O interesse por sua obra reaquece, no entanto, no final dos anos 1980, após sua morte.

Ao viajar para o Brasil, a obra de Baldwin também encontrou barreiras. A primeira edição de “O Quarto de Giovanni” publicada aqui, em 1967, pela Civilização Brasileira, trazia em sua orelha um texto de Paulo Francis que ignorava o homoerotismo do livro e se atinha a seus elementos estéticos.

O jornalista seria responsável por publicar, cinco anos depois, uma entrevista de três páginas no Pasquim onde menospreza os escritos do autor, bem como suas lutas por direitos civis.

Já o escritor João Silvério Trevisan, hoje com 80 anos, foi pego de outro jeito pela obra de Baldwin. Crítico ao desprezo da esquerda mais ortodoxa pelo que costumavam ser chamadas de lutas menores, o também escritor e ensaísta conheceu “Terra Estranha” no final dos anos 1960, por volta dos seus 25 anos, pouco depois de “sair do armário”, e se enxergou no retrato do exílio de quem é estrangeiro na própria pátria por não pertencer ao mundo heteronormativo.

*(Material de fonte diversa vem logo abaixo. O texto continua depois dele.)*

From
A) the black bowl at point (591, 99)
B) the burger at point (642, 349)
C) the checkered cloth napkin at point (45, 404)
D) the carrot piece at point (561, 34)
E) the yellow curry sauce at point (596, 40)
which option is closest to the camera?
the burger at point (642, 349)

“Existia essa ideia mágica de que o socialismo seria uma varinha mágica que mudaria tudo, inclusive a cabeça das pessoas. Nós achávamos isso uma balela, porque conhecíamos elementos da esquerda deveriam ser nossos parceiros e que não aceitavam homossexualidade. A obra de Baldwin contemplava uma briga que nós estávamos fazendo dentro da esquerda em relação a autonomia dessas lutas, que se complementam.”